Very recently, this court held that admissions contained in original verified pleadings remain binding and conclusive on the pleader despite subsequent inconsistent amendments. (American National Bank & Trust Co. v. Erickson (1983), 115 Ill. App.3d 1026, 452 N.E.2d 3.) Earlier Illinois cases establish that formal admissions in pleadings are judicial admissions conclusive on the pleader, which have the effect of withdrawing a fact from issue. (Gagne v. Village of LaGrange (1976), 36 Ill. App.3d 864, 345 N.E.2d 108.) The binding nature of such admissions is not altered by later inconsistent assertions. (Gagne.) Moreover, inconsistent statements contained in an original verified pleading may be used to impeach a party who takes the stand. People ex rel. Mullin v. Williams (1957), 13 Ill. App.2d 164, 141 N.E.2d 645.
In the instant case, the complaint filed by plaintiff contained her unequivocal statement that she did not receive support from defendant during her pregnancy.
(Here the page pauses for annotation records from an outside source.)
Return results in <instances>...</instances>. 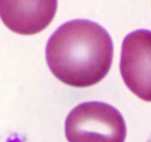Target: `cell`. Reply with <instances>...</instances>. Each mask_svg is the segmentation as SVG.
Wrapping results in <instances>:
<instances>
[{"mask_svg":"<svg viewBox=\"0 0 151 142\" xmlns=\"http://www.w3.org/2000/svg\"><path fill=\"white\" fill-rule=\"evenodd\" d=\"M113 43L98 24L76 19L62 24L46 47L50 71L63 83L78 88L94 85L109 72Z\"/></svg>","mask_w":151,"mask_h":142,"instance_id":"cell-1","label":"cell"},{"mask_svg":"<svg viewBox=\"0 0 151 142\" xmlns=\"http://www.w3.org/2000/svg\"><path fill=\"white\" fill-rule=\"evenodd\" d=\"M65 133L69 142H124L126 126L115 108L101 102H88L69 113Z\"/></svg>","mask_w":151,"mask_h":142,"instance_id":"cell-2","label":"cell"},{"mask_svg":"<svg viewBox=\"0 0 151 142\" xmlns=\"http://www.w3.org/2000/svg\"><path fill=\"white\" fill-rule=\"evenodd\" d=\"M120 72L125 85L134 94L151 102V31L139 29L125 37Z\"/></svg>","mask_w":151,"mask_h":142,"instance_id":"cell-3","label":"cell"},{"mask_svg":"<svg viewBox=\"0 0 151 142\" xmlns=\"http://www.w3.org/2000/svg\"><path fill=\"white\" fill-rule=\"evenodd\" d=\"M57 5L58 0H0V19L16 33L34 35L51 23Z\"/></svg>","mask_w":151,"mask_h":142,"instance_id":"cell-4","label":"cell"}]
</instances>
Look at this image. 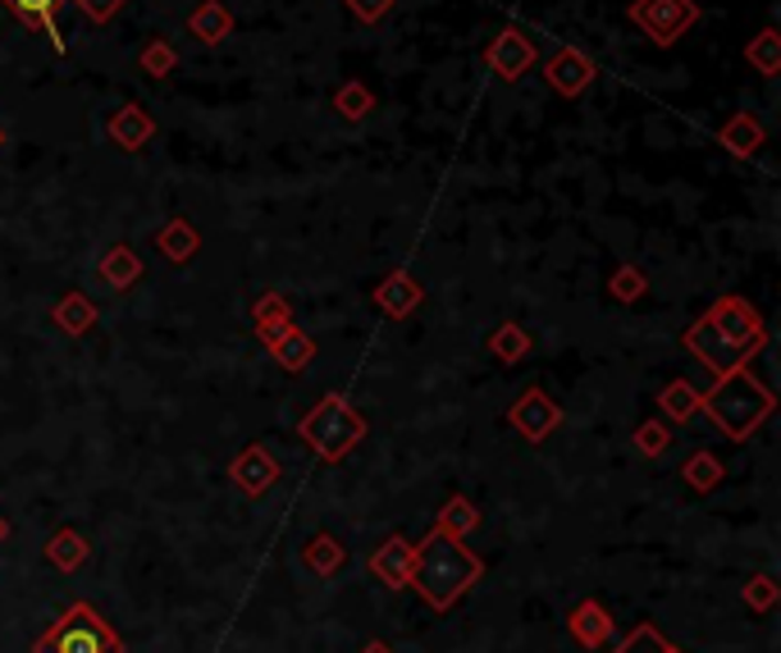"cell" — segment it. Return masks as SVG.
Here are the masks:
<instances>
[{
  "label": "cell",
  "instance_id": "6da1fadb",
  "mask_svg": "<svg viewBox=\"0 0 781 653\" xmlns=\"http://www.w3.org/2000/svg\"><path fill=\"white\" fill-rule=\"evenodd\" d=\"M763 344H768V320L745 297L713 302L704 316L685 329V348H691L713 376H727V370L745 366Z\"/></svg>",
  "mask_w": 781,
  "mask_h": 653
},
{
  "label": "cell",
  "instance_id": "7a4b0ae2",
  "mask_svg": "<svg viewBox=\"0 0 781 653\" xmlns=\"http://www.w3.org/2000/svg\"><path fill=\"white\" fill-rule=\"evenodd\" d=\"M485 576V563L466 548L462 540L444 535V531H430L416 544V563H412V585L416 595L434 608V612H448L466 599V589Z\"/></svg>",
  "mask_w": 781,
  "mask_h": 653
},
{
  "label": "cell",
  "instance_id": "3957f363",
  "mask_svg": "<svg viewBox=\"0 0 781 653\" xmlns=\"http://www.w3.org/2000/svg\"><path fill=\"white\" fill-rule=\"evenodd\" d=\"M777 407V398L768 384H759L749 376L745 366L727 370V376H717V384L708 393H699V412L717 425V434L731 444H745L749 434H755Z\"/></svg>",
  "mask_w": 781,
  "mask_h": 653
},
{
  "label": "cell",
  "instance_id": "277c9868",
  "mask_svg": "<svg viewBox=\"0 0 781 653\" xmlns=\"http://www.w3.org/2000/svg\"><path fill=\"white\" fill-rule=\"evenodd\" d=\"M297 439L321 461H343L366 439V416L343 393H325L316 407L297 421Z\"/></svg>",
  "mask_w": 781,
  "mask_h": 653
},
{
  "label": "cell",
  "instance_id": "5b68a950",
  "mask_svg": "<svg viewBox=\"0 0 781 653\" xmlns=\"http://www.w3.org/2000/svg\"><path fill=\"white\" fill-rule=\"evenodd\" d=\"M33 653H123V640L91 603H69L65 617L46 635H37Z\"/></svg>",
  "mask_w": 781,
  "mask_h": 653
},
{
  "label": "cell",
  "instance_id": "8992f818",
  "mask_svg": "<svg viewBox=\"0 0 781 653\" xmlns=\"http://www.w3.org/2000/svg\"><path fill=\"white\" fill-rule=\"evenodd\" d=\"M627 19L644 37H653V46H676L699 23V6L695 0H631Z\"/></svg>",
  "mask_w": 781,
  "mask_h": 653
},
{
  "label": "cell",
  "instance_id": "52a82bcc",
  "mask_svg": "<svg viewBox=\"0 0 781 653\" xmlns=\"http://www.w3.org/2000/svg\"><path fill=\"white\" fill-rule=\"evenodd\" d=\"M535 59H540V51H535V42H530L521 28H503L489 46H485V65H489V74H498L503 83H517V78H525L530 69H535Z\"/></svg>",
  "mask_w": 781,
  "mask_h": 653
},
{
  "label": "cell",
  "instance_id": "ba28073f",
  "mask_svg": "<svg viewBox=\"0 0 781 653\" xmlns=\"http://www.w3.org/2000/svg\"><path fill=\"white\" fill-rule=\"evenodd\" d=\"M557 421H562V407L544 389H525L508 407V425L521 434V439H530V444H544L549 434L557 429Z\"/></svg>",
  "mask_w": 781,
  "mask_h": 653
},
{
  "label": "cell",
  "instance_id": "9c48e42d",
  "mask_svg": "<svg viewBox=\"0 0 781 653\" xmlns=\"http://www.w3.org/2000/svg\"><path fill=\"white\" fill-rule=\"evenodd\" d=\"M229 480L247 493V499H261V493H270L279 485V461L270 457L265 444H252L229 461Z\"/></svg>",
  "mask_w": 781,
  "mask_h": 653
},
{
  "label": "cell",
  "instance_id": "30bf717a",
  "mask_svg": "<svg viewBox=\"0 0 781 653\" xmlns=\"http://www.w3.org/2000/svg\"><path fill=\"white\" fill-rule=\"evenodd\" d=\"M595 59H589L585 51H576V46H562V51H553L549 55V65H544V78H549V87L557 91V97H581V91L595 83Z\"/></svg>",
  "mask_w": 781,
  "mask_h": 653
},
{
  "label": "cell",
  "instance_id": "8fae6325",
  "mask_svg": "<svg viewBox=\"0 0 781 653\" xmlns=\"http://www.w3.org/2000/svg\"><path fill=\"white\" fill-rule=\"evenodd\" d=\"M412 563H416V544L408 535H389L380 548L370 553V576L384 580V589H408L412 585Z\"/></svg>",
  "mask_w": 781,
  "mask_h": 653
},
{
  "label": "cell",
  "instance_id": "7c38bea8",
  "mask_svg": "<svg viewBox=\"0 0 781 653\" xmlns=\"http://www.w3.org/2000/svg\"><path fill=\"white\" fill-rule=\"evenodd\" d=\"M421 302H425V289L408 270H393V274H384L380 284H375V306H380L384 316H393V320H408Z\"/></svg>",
  "mask_w": 781,
  "mask_h": 653
},
{
  "label": "cell",
  "instance_id": "4fadbf2b",
  "mask_svg": "<svg viewBox=\"0 0 781 653\" xmlns=\"http://www.w3.org/2000/svg\"><path fill=\"white\" fill-rule=\"evenodd\" d=\"M567 631L581 649H604L612 640V612L599 603V599H581L567 617Z\"/></svg>",
  "mask_w": 781,
  "mask_h": 653
},
{
  "label": "cell",
  "instance_id": "5bb4252c",
  "mask_svg": "<svg viewBox=\"0 0 781 653\" xmlns=\"http://www.w3.org/2000/svg\"><path fill=\"white\" fill-rule=\"evenodd\" d=\"M151 133H155V119L142 110V106H119L110 119H106V138L119 146V151H142L147 142H151Z\"/></svg>",
  "mask_w": 781,
  "mask_h": 653
},
{
  "label": "cell",
  "instance_id": "9a60e30c",
  "mask_svg": "<svg viewBox=\"0 0 781 653\" xmlns=\"http://www.w3.org/2000/svg\"><path fill=\"white\" fill-rule=\"evenodd\" d=\"M142 257L133 252L129 242H115V247H106V257L97 261V274H101V284L106 289H115V293H129L138 279H142Z\"/></svg>",
  "mask_w": 781,
  "mask_h": 653
},
{
  "label": "cell",
  "instance_id": "2e32d148",
  "mask_svg": "<svg viewBox=\"0 0 781 653\" xmlns=\"http://www.w3.org/2000/svg\"><path fill=\"white\" fill-rule=\"evenodd\" d=\"M768 142V133H763V123L749 115V110H736L723 129H717V146H727L736 161H749V155H759V146Z\"/></svg>",
  "mask_w": 781,
  "mask_h": 653
},
{
  "label": "cell",
  "instance_id": "e0dca14e",
  "mask_svg": "<svg viewBox=\"0 0 781 653\" xmlns=\"http://www.w3.org/2000/svg\"><path fill=\"white\" fill-rule=\"evenodd\" d=\"M252 325H257V338L265 348H274L279 338H284L289 329H293V306H289V297L284 293H265V297H257V306H252Z\"/></svg>",
  "mask_w": 781,
  "mask_h": 653
},
{
  "label": "cell",
  "instance_id": "ac0fdd59",
  "mask_svg": "<svg viewBox=\"0 0 781 653\" xmlns=\"http://www.w3.org/2000/svg\"><path fill=\"white\" fill-rule=\"evenodd\" d=\"M187 33H193L197 42H206V46H220V42L234 33L229 6H225V0H202V6L187 14Z\"/></svg>",
  "mask_w": 781,
  "mask_h": 653
},
{
  "label": "cell",
  "instance_id": "d6986e66",
  "mask_svg": "<svg viewBox=\"0 0 781 653\" xmlns=\"http://www.w3.org/2000/svg\"><path fill=\"white\" fill-rule=\"evenodd\" d=\"M51 320H55V329H65L69 338H83V334L97 329L101 316H97V306H91L87 293H65L51 306Z\"/></svg>",
  "mask_w": 781,
  "mask_h": 653
},
{
  "label": "cell",
  "instance_id": "ffe728a7",
  "mask_svg": "<svg viewBox=\"0 0 781 653\" xmlns=\"http://www.w3.org/2000/svg\"><path fill=\"white\" fill-rule=\"evenodd\" d=\"M343 563H348V548H343L329 531H321V535H311L306 544H302V567L306 572H316V576H338L343 572Z\"/></svg>",
  "mask_w": 781,
  "mask_h": 653
},
{
  "label": "cell",
  "instance_id": "44dd1931",
  "mask_svg": "<svg viewBox=\"0 0 781 653\" xmlns=\"http://www.w3.org/2000/svg\"><path fill=\"white\" fill-rule=\"evenodd\" d=\"M155 247H161V257L174 261V265H187L197 257V247H202V233L193 229V220H170L161 233H155Z\"/></svg>",
  "mask_w": 781,
  "mask_h": 653
},
{
  "label": "cell",
  "instance_id": "7402d4cb",
  "mask_svg": "<svg viewBox=\"0 0 781 653\" xmlns=\"http://www.w3.org/2000/svg\"><path fill=\"white\" fill-rule=\"evenodd\" d=\"M87 553H91V544H87L78 531H69V525L46 540V563H51L55 572H78V567L87 563Z\"/></svg>",
  "mask_w": 781,
  "mask_h": 653
},
{
  "label": "cell",
  "instance_id": "603a6c76",
  "mask_svg": "<svg viewBox=\"0 0 781 653\" xmlns=\"http://www.w3.org/2000/svg\"><path fill=\"white\" fill-rule=\"evenodd\" d=\"M270 352H274V361H279V366L289 370V376H302V370H306L311 361H316V338H311L306 329H297V325H293V329H289L284 338H279V344H274Z\"/></svg>",
  "mask_w": 781,
  "mask_h": 653
},
{
  "label": "cell",
  "instance_id": "cb8c5ba5",
  "mask_svg": "<svg viewBox=\"0 0 781 653\" xmlns=\"http://www.w3.org/2000/svg\"><path fill=\"white\" fill-rule=\"evenodd\" d=\"M434 531H444V535H453V540H466L471 531H480V512H476V503H471V499H462V493H453V499L444 503V512H440V521H434Z\"/></svg>",
  "mask_w": 781,
  "mask_h": 653
},
{
  "label": "cell",
  "instance_id": "d4e9b609",
  "mask_svg": "<svg viewBox=\"0 0 781 653\" xmlns=\"http://www.w3.org/2000/svg\"><path fill=\"white\" fill-rule=\"evenodd\" d=\"M659 412H663L668 421L685 425L691 416H699V389H695V384H685V380L663 384V393H659Z\"/></svg>",
  "mask_w": 781,
  "mask_h": 653
},
{
  "label": "cell",
  "instance_id": "484cf974",
  "mask_svg": "<svg viewBox=\"0 0 781 653\" xmlns=\"http://www.w3.org/2000/svg\"><path fill=\"white\" fill-rule=\"evenodd\" d=\"M489 352L503 361V366H517V361H525L530 357V329H521L517 320H508V325H498L493 334H489Z\"/></svg>",
  "mask_w": 781,
  "mask_h": 653
},
{
  "label": "cell",
  "instance_id": "4316f807",
  "mask_svg": "<svg viewBox=\"0 0 781 653\" xmlns=\"http://www.w3.org/2000/svg\"><path fill=\"white\" fill-rule=\"evenodd\" d=\"M745 59H749V69H755V74L777 78L781 74V37H777V28H763V33L745 46Z\"/></svg>",
  "mask_w": 781,
  "mask_h": 653
},
{
  "label": "cell",
  "instance_id": "83f0119b",
  "mask_svg": "<svg viewBox=\"0 0 781 653\" xmlns=\"http://www.w3.org/2000/svg\"><path fill=\"white\" fill-rule=\"evenodd\" d=\"M681 476H685V485H691L695 493H713L717 485H723V461H717L713 453H691L685 457V466H681Z\"/></svg>",
  "mask_w": 781,
  "mask_h": 653
},
{
  "label": "cell",
  "instance_id": "f1b7e54d",
  "mask_svg": "<svg viewBox=\"0 0 781 653\" xmlns=\"http://www.w3.org/2000/svg\"><path fill=\"white\" fill-rule=\"evenodd\" d=\"M334 110L343 115V119H348V123H361L370 110H375V97H370V87L366 83H343L338 91H334Z\"/></svg>",
  "mask_w": 781,
  "mask_h": 653
},
{
  "label": "cell",
  "instance_id": "f546056e",
  "mask_svg": "<svg viewBox=\"0 0 781 653\" xmlns=\"http://www.w3.org/2000/svg\"><path fill=\"white\" fill-rule=\"evenodd\" d=\"M0 6L28 28H55V14L65 10V0H0Z\"/></svg>",
  "mask_w": 781,
  "mask_h": 653
},
{
  "label": "cell",
  "instance_id": "4dcf8cb0",
  "mask_svg": "<svg viewBox=\"0 0 781 653\" xmlns=\"http://www.w3.org/2000/svg\"><path fill=\"white\" fill-rule=\"evenodd\" d=\"M608 293L617 297V302H640L644 293H649V274L640 270V265H617L612 270V279H608Z\"/></svg>",
  "mask_w": 781,
  "mask_h": 653
},
{
  "label": "cell",
  "instance_id": "1f68e13d",
  "mask_svg": "<svg viewBox=\"0 0 781 653\" xmlns=\"http://www.w3.org/2000/svg\"><path fill=\"white\" fill-rule=\"evenodd\" d=\"M138 65H142V74L147 78H165V74H174V65H178V51L161 37V42H147L142 51H138Z\"/></svg>",
  "mask_w": 781,
  "mask_h": 653
},
{
  "label": "cell",
  "instance_id": "d6a6232c",
  "mask_svg": "<svg viewBox=\"0 0 781 653\" xmlns=\"http://www.w3.org/2000/svg\"><path fill=\"white\" fill-rule=\"evenodd\" d=\"M777 595H781V585L763 572V576H749V585L740 589V599H745V608L749 612H772L777 608Z\"/></svg>",
  "mask_w": 781,
  "mask_h": 653
},
{
  "label": "cell",
  "instance_id": "836d02e7",
  "mask_svg": "<svg viewBox=\"0 0 781 653\" xmlns=\"http://www.w3.org/2000/svg\"><path fill=\"white\" fill-rule=\"evenodd\" d=\"M612 653H672V644L659 635V627H653V621H640V627L621 640Z\"/></svg>",
  "mask_w": 781,
  "mask_h": 653
},
{
  "label": "cell",
  "instance_id": "e575fe53",
  "mask_svg": "<svg viewBox=\"0 0 781 653\" xmlns=\"http://www.w3.org/2000/svg\"><path fill=\"white\" fill-rule=\"evenodd\" d=\"M668 444H672L668 421H644V425L636 429V448H640V457H663Z\"/></svg>",
  "mask_w": 781,
  "mask_h": 653
},
{
  "label": "cell",
  "instance_id": "d590c367",
  "mask_svg": "<svg viewBox=\"0 0 781 653\" xmlns=\"http://www.w3.org/2000/svg\"><path fill=\"white\" fill-rule=\"evenodd\" d=\"M343 6H348V14H352L357 23H380V19L393 14L398 0H343Z\"/></svg>",
  "mask_w": 781,
  "mask_h": 653
},
{
  "label": "cell",
  "instance_id": "8d00e7d4",
  "mask_svg": "<svg viewBox=\"0 0 781 653\" xmlns=\"http://www.w3.org/2000/svg\"><path fill=\"white\" fill-rule=\"evenodd\" d=\"M74 6H78L91 23H110V19L123 10V0H74Z\"/></svg>",
  "mask_w": 781,
  "mask_h": 653
},
{
  "label": "cell",
  "instance_id": "74e56055",
  "mask_svg": "<svg viewBox=\"0 0 781 653\" xmlns=\"http://www.w3.org/2000/svg\"><path fill=\"white\" fill-rule=\"evenodd\" d=\"M361 653H393V649H389V644H384V640H370V644H366V649H361Z\"/></svg>",
  "mask_w": 781,
  "mask_h": 653
},
{
  "label": "cell",
  "instance_id": "f35d334b",
  "mask_svg": "<svg viewBox=\"0 0 781 653\" xmlns=\"http://www.w3.org/2000/svg\"><path fill=\"white\" fill-rule=\"evenodd\" d=\"M6 531H10V525H6V516H0V540H6Z\"/></svg>",
  "mask_w": 781,
  "mask_h": 653
},
{
  "label": "cell",
  "instance_id": "ab89813d",
  "mask_svg": "<svg viewBox=\"0 0 781 653\" xmlns=\"http://www.w3.org/2000/svg\"><path fill=\"white\" fill-rule=\"evenodd\" d=\"M0 146H6V129H0Z\"/></svg>",
  "mask_w": 781,
  "mask_h": 653
},
{
  "label": "cell",
  "instance_id": "60d3db41",
  "mask_svg": "<svg viewBox=\"0 0 781 653\" xmlns=\"http://www.w3.org/2000/svg\"><path fill=\"white\" fill-rule=\"evenodd\" d=\"M672 653H681V649H672Z\"/></svg>",
  "mask_w": 781,
  "mask_h": 653
}]
</instances>
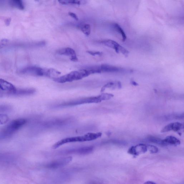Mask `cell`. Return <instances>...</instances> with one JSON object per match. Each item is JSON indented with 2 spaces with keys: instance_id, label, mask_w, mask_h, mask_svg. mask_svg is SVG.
<instances>
[{
  "instance_id": "obj_1",
  "label": "cell",
  "mask_w": 184,
  "mask_h": 184,
  "mask_svg": "<svg viewBox=\"0 0 184 184\" xmlns=\"http://www.w3.org/2000/svg\"><path fill=\"white\" fill-rule=\"evenodd\" d=\"M114 96L113 95L108 93L102 94L95 96L79 98L68 101L65 102L57 105L58 107H66L76 106L86 104L98 103L102 101L110 100Z\"/></svg>"
},
{
  "instance_id": "obj_2",
  "label": "cell",
  "mask_w": 184,
  "mask_h": 184,
  "mask_svg": "<svg viewBox=\"0 0 184 184\" xmlns=\"http://www.w3.org/2000/svg\"><path fill=\"white\" fill-rule=\"evenodd\" d=\"M101 133H89L81 136L67 137L58 141L53 146V149H56L63 145L69 143L89 142L96 140L101 136Z\"/></svg>"
},
{
  "instance_id": "obj_3",
  "label": "cell",
  "mask_w": 184,
  "mask_h": 184,
  "mask_svg": "<svg viewBox=\"0 0 184 184\" xmlns=\"http://www.w3.org/2000/svg\"><path fill=\"white\" fill-rule=\"evenodd\" d=\"M24 119L14 120L0 131V140L10 138L27 123Z\"/></svg>"
},
{
  "instance_id": "obj_4",
  "label": "cell",
  "mask_w": 184,
  "mask_h": 184,
  "mask_svg": "<svg viewBox=\"0 0 184 184\" xmlns=\"http://www.w3.org/2000/svg\"><path fill=\"white\" fill-rule=\"evenodd\" d=\"M90 75V73L85 69L72 71L65 75L53 78V80L56 83H63L81 80Z\"/></svg>"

It was sworn to and was signed twice by plaintiff. However, at trial, plaintiff testified that on a number of occasions during her pregnancy, defendant left money in a mailbox for her. The money, plaintiff testified, was intended to support her during pregnancy. This evidence, which directly contradicts the sworn statements contained in plaintiff's verified complaint, was allowed to be introduced at trial. Defendant's attempt to impeach plaintiff by use of her verified complaint was not allowed. Demonstrating the incredibility of a witness, including a party to an action, by the introduction of an inconsistent statement is a fundamental right firmly established in our case law. Sommese v. Maling Brothers, Inc. (1966), 36 Ill.2d 263, 222 N.E.2d 468.
The facts in the present case are largely, if not entirely, within the plaintiff's knowledge. Here, as in Petru v. Petru (1954), 4 Ill. App.2d 1, 123 N.E.2d 352, it must be assumed that plaintiff knew what she was doing when she swore to the truth of the statements contained in her complaint. I must conclude, as did the court in Petru, that plaintiff's abandonment of the charge contained in the body of her verified complaint impaired her credibility. Defendant should have been allowed to bring this fact to the attention of the jury. The trial court's ruling denied defendant such an opportunity and constituted reversible error. For these reasons, I would reverse and remand the cause for further proceedings.